Thank you for pointing to the release automation workflows. Most recent commit duplicates the logic, from unstable, to get version information in stable jobs, and update the stable commit message to include version numbers. This way no change is done to release process (no additional/ manual work), except for updating the commit message. I hope this is an acceptable solution.

( I see in unstable release, tags are using application versions (e.g

docker-jitsi-meet/.github/workflows/unstable.yml

Line 189 in a9c0a0c

${{ secrets.JITSI_REPO }}/jibri:${{ needs.version.outputs.jibri_version }}-${{ matrix.config.arch }}

), so it seems there was some effort ongoing in this direction already, and thus not making any wide spread changes.)

Image size in itself is not so much of a problem, except when automated information security assessment tools get involved, which not only scan the artifacts in latest layer, but the old ones too, and cause red marks in audit reports (and a lot of followup work, which can be avoided by getting rid of old layers/ artifacts).

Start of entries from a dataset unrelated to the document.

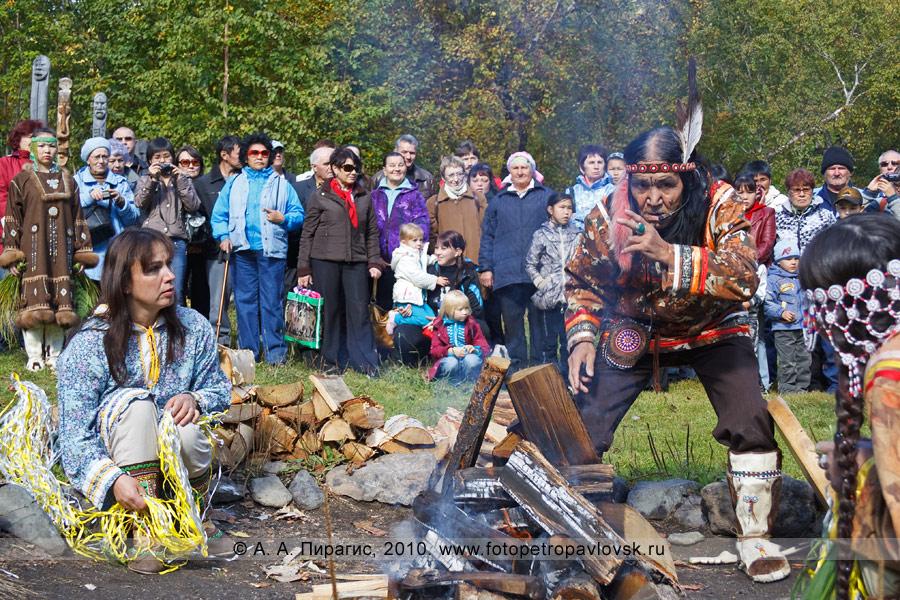 """Фотография: обряд очищения. Проводит обряд ительмен Борис Жирков. Ительменский праздник благодарения природе """"Алхалалалай"""""""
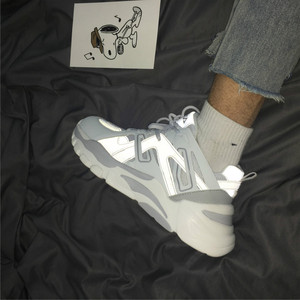 Image 2 - Ins Daddy Shoes Men Reflective Sneakers Summer Zapatillas Deportivas Hombre Fashion Breathable Casual Shoes Sapato Masculino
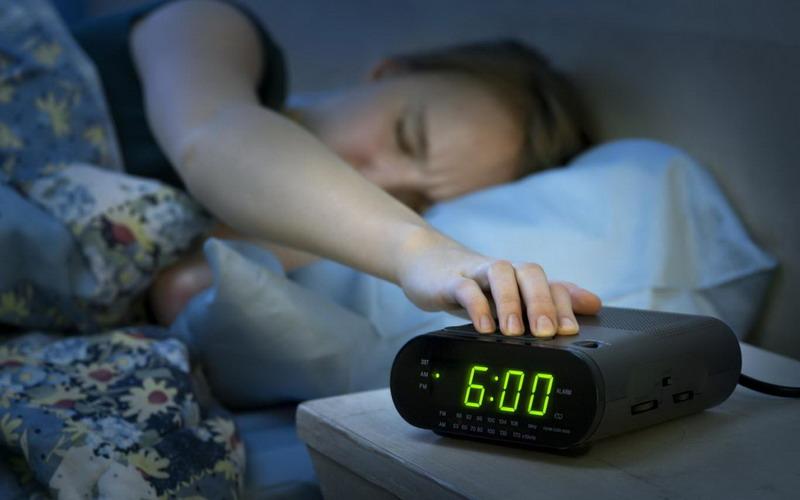 https: img.okeinfo.net content 2018 02 14 481 1859269 jangan-pilih-snooze-saat-alarm-berbunyi-bahaya-kesehatan-mengancam-QMIwwhpboy.jpg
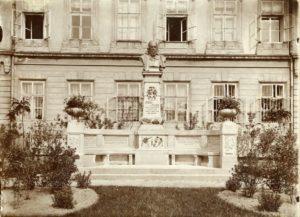 Původní umístění pomníku na Všehrdově náměstí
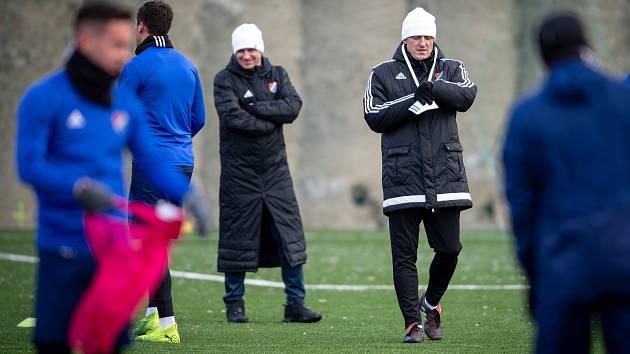První trénink zimní přípravy fotbalistů Baníku Ostrava.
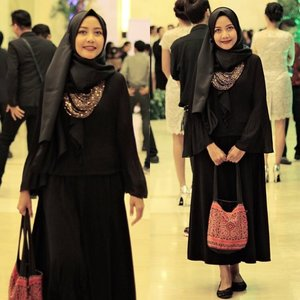 Gala Dinner Zenvolution 2016 @asus_indonesia with my sweet black. ....📷Astari#zenfone3ID #zenvolution #emakblogger #lifestyleblogger #bloggergram #bloggerlife #momblogger #fashionblogger #blackdress #hijabers #clozetteid #starclozetter #hijabersindonesia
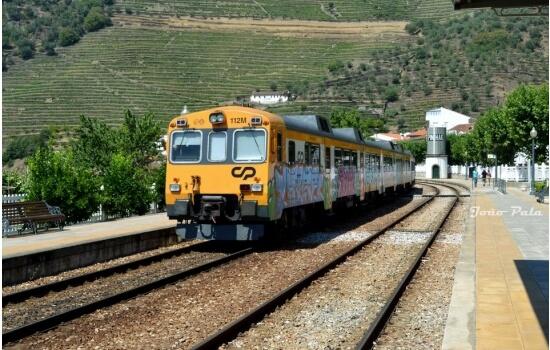 Uma viagem de comboio pelo Douro é sempre uma fantástica maneira de começar ou terminar o seu programa de fim de semana!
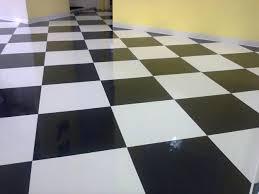 Pisos-quarto-preto-branco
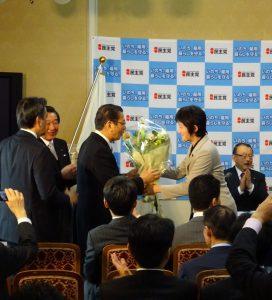 代議士会では、永年在職議員表彰を受けられる先輩議員に花束が贈られました。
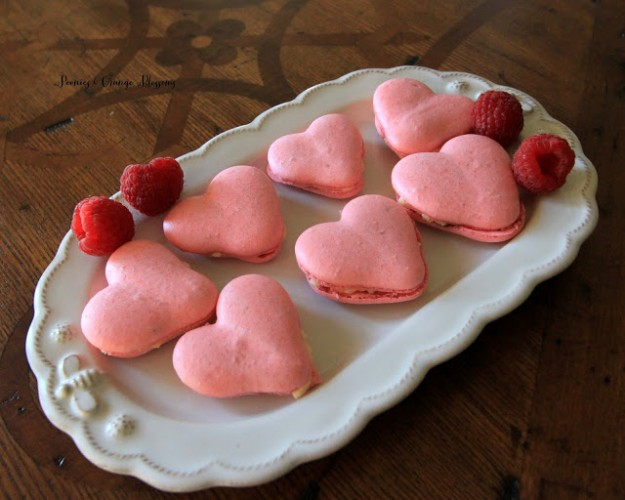 valentine heart macarons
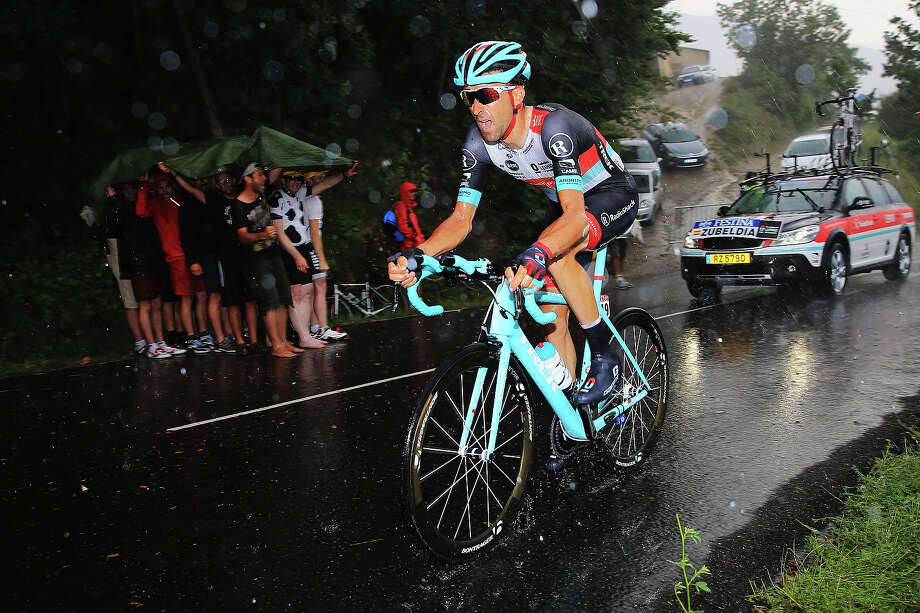 Haimar Zubeldia of Spain and Team Radioshack Leopard rides during stage seventeen of the 2013 Tour de France, a 32KM Individual Time Trial from Embrun to Chorges, on July 17, 2013 in Chorges, France. Photo: Doug Pensinger, Getty Images / 2013 Getty Images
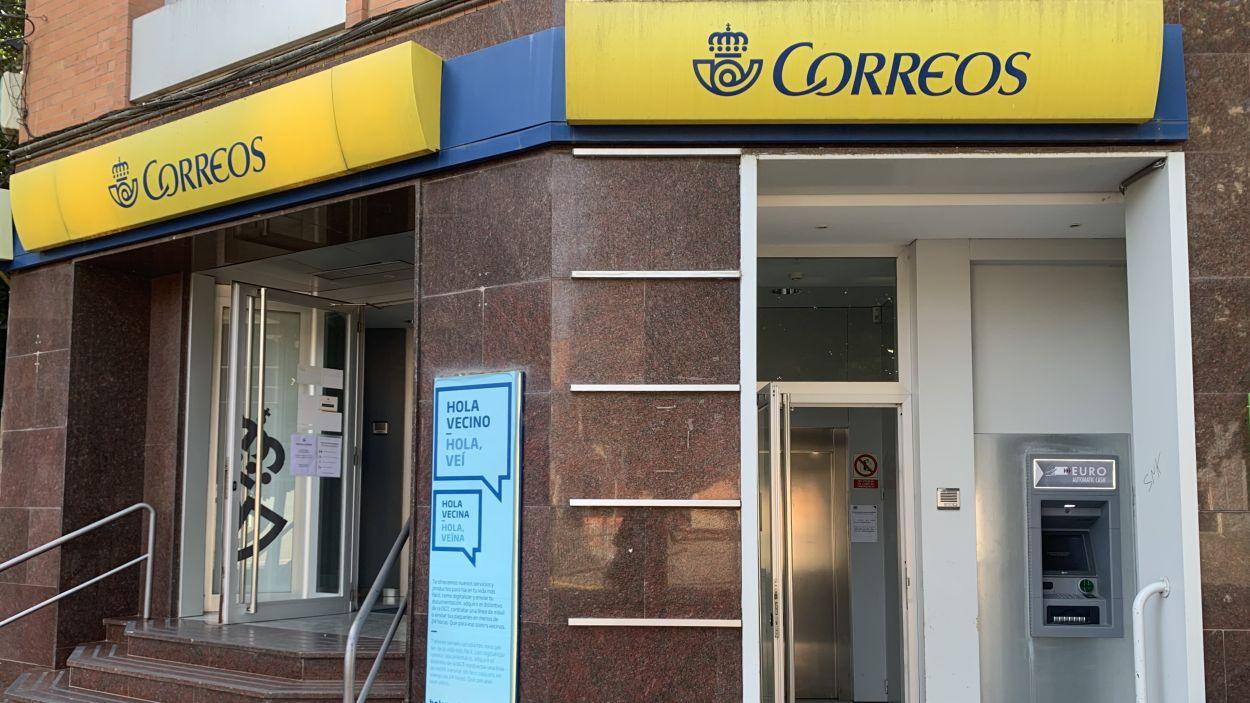 Correus instal·la un caixer automàtic a l'oficina de Sant Cugat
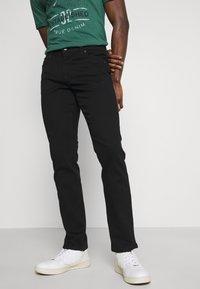 Mustang - VEGAS - Slim fit jeans - black denim - 0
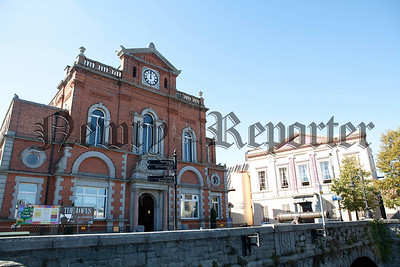 Newry City Hall and the Sean Hollywood Arts Centre. R1439010
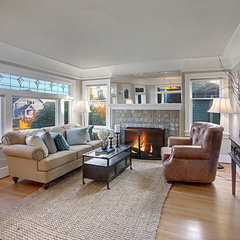 traditional living room by Lisa Lucas Design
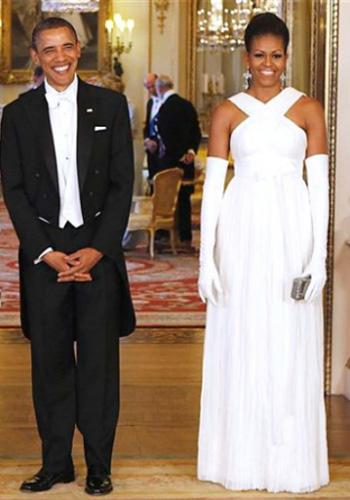 Let's take a closer look at that gorgeous dress, shall we? The ivory ruched Georgette gown by Tom Ford has white ribbon-and-bow detailing at the waist; long white gloves and chandelier earrings amped up the glam factor. Photo by: AP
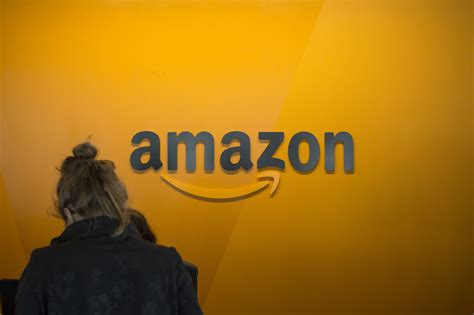 amazon   shoppers   clothes  buying la times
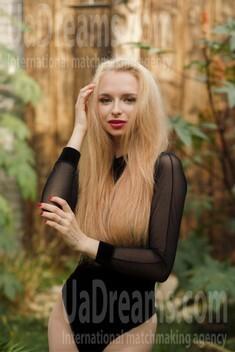 Elizabeth from Sumy 18 years - ukrainian bride. My small public photo.
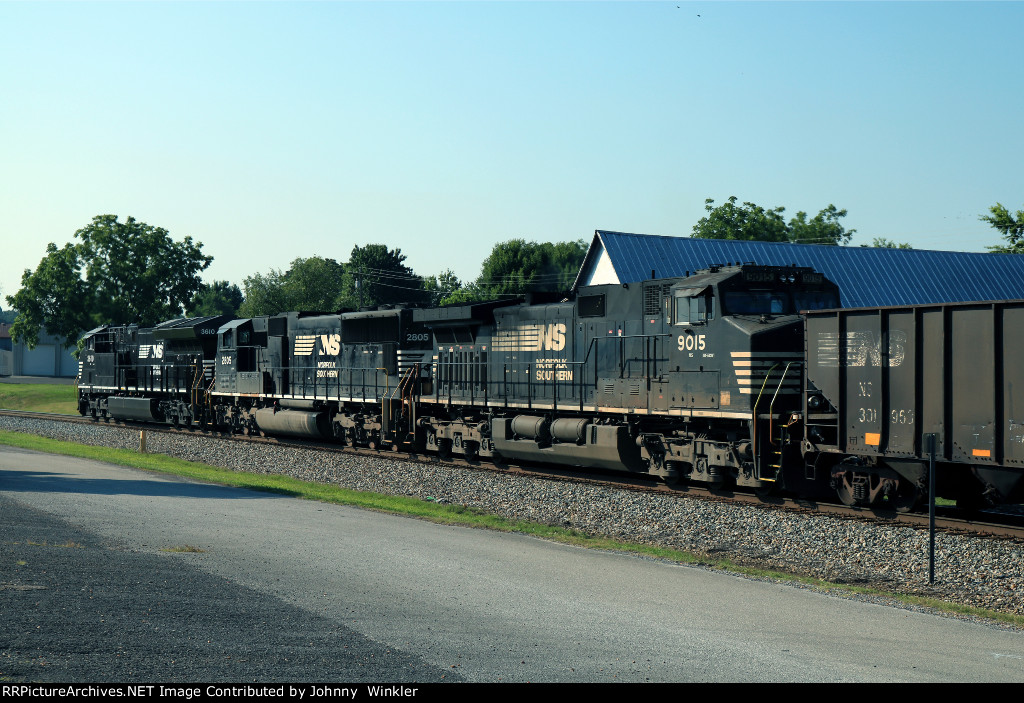 NS 9015 trails on NS 134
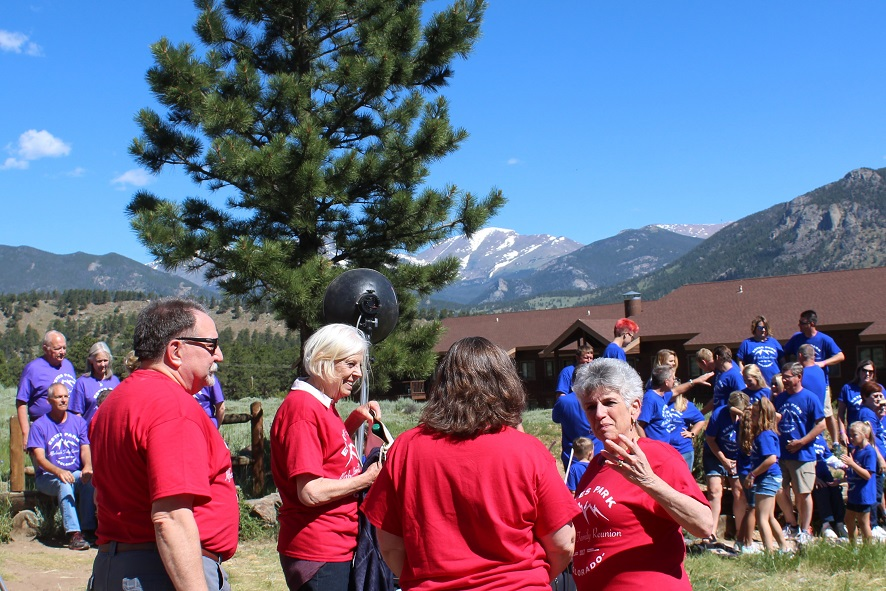 Family gathers for photos at YMCA of Rockies Estes Park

I understand there are other tools that can merge layers to get only the most recent artifacts, but still sometimes remnants are left since there is some version number appended to the file.

Would it be ok to leave ARG comments, so it is easier for those re-building images on their own?
I can work on another MR later (in a few months), if we would like to fully automate the process to use specific version numbers at build time in the docker images.

[Rpi-Dude-ghma]

Hi @saghul ,

I have now used version handling approach from the unstable release and updated stable job steps to fix versions of various components in stable release commit, which are revered back to bring back latest ones in unstable builds.

This ensures that current workflows are not affected for developers and yet one might be able to rebuild stable images with fixed component versions number at any later time.